The deleterious effects of salt stress result primarily from osmotic stress and ion toxicities (De-Lacerda et al., 2003). People believe that Na+ is essential element in growth of most halophyte (Brownell and Crossland, 1972), they can,t normal growth without Na+ (Zhao and Fan, 2000). The results show that NaCl played an important role in growth of S. sieb. It made obviously promotion of certain NaCl concentration to growth of S. sieb, the seeflings of S. sieb grew best under 80 mM salt stress.
It has been demonstrated that salt treatment increases lipid peroxidation or induces oxidative stress in plants tissues (Hernandez et al., 1994). Lipid peroxidation is the symptom readily ascribed to oxidative damage and is often used as an indicator of oxidative stress (Hernandez et al., 2000). The present results showed it significantly decreased under 80 mM salt stress then increased in the MDA level with salt concentration increased. It suggest that S. sieb are better protected from oxidative damage under salt stress, it was the best of 80 mM NaCl to growth of S. sieb seedling. It is agree with the results of SOD, POD and CAT activity in this study. The result is in good agreement with Suaeda salsa (Lu et al., 2003).

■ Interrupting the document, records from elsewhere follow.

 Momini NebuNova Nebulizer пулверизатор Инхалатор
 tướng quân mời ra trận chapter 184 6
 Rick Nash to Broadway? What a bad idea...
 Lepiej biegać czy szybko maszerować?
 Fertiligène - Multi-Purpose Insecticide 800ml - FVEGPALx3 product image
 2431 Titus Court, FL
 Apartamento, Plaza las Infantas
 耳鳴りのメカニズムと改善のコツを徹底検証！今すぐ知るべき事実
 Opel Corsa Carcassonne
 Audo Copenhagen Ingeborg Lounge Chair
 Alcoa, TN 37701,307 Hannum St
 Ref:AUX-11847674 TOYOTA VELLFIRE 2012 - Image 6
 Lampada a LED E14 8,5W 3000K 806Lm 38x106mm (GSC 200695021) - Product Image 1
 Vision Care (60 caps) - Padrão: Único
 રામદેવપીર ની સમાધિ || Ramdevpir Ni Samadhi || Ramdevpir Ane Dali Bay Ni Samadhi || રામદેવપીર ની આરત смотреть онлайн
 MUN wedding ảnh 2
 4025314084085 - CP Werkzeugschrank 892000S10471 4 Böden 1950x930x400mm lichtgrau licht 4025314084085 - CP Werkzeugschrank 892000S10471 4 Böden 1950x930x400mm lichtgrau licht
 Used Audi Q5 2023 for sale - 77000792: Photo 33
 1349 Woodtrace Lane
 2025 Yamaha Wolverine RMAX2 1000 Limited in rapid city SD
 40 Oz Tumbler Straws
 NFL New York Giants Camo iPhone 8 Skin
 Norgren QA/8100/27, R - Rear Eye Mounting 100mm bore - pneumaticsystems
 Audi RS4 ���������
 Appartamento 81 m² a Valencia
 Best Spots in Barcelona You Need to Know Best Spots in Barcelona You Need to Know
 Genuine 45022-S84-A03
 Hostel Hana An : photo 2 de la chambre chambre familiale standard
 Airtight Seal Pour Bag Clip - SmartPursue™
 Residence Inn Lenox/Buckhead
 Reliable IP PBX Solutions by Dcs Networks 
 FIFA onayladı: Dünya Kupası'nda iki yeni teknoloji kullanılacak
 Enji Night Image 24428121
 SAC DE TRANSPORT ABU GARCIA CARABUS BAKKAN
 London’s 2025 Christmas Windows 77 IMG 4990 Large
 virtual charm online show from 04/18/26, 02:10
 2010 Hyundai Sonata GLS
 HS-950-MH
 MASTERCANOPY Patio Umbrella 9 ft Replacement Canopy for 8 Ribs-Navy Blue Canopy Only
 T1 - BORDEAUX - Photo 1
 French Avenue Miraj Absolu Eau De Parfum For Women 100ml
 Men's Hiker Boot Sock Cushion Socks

Salt tolerance is often correlated with a more efficient antioxidative system. The level of responses depends on the species, the development and the metabolic state of the plant, as well as the duration and intensity of the stress. This seems to occur also in S. sieb, although the specific regulation of enzyme activities in response to salinity and the interrelationships between them is a complex problem that requires further investigation before it can be elucidated.
The activities of SOD, POD and CAT increased with the increase of the concentration of NaCl in S. sieb. The results of the present study also indicated that similar to SOD, POD and CAT activities coordinate with SOD activity to play a central protective role in •O2¯ and H2O2 scavenging processes at moderate concentrations of salt. It is very important of the activities of antioxidant enzyme in plants to protect S. sieb from injuries under salt stress. The specific and salt-dependent changes observed for the different anti-oxidative enzymes and anti-oxidants showed that salt abiotic elicitor of phytopathological and anti-oxidative defenses in S. sieb. The salt tolerance of this halophyte under salt stress condition are probably due to its ability to exhibit high SOD, POD and CAT enzyme activities and SS concentration. Little is known about the physiological mechanism of plants resisting salt stress. Understanding the mechanism of native halophytes resisting salt stress is important for the ecological recovery and exploitation of the saltalkalinized soil, discovering natural salt resistant genes and developing salt-resistance biotechnology. S. sieb grows perennially in highly saltalkalinized habitats, forcing evolution to form special mechanisms for anti-oxidative enzymes activity under the salt stress.
This study was supported by grants from the Natural Science Foundation of Shandong Province (Y2008D40) and Natural Science Foundation of Dezhou University (No. 07019).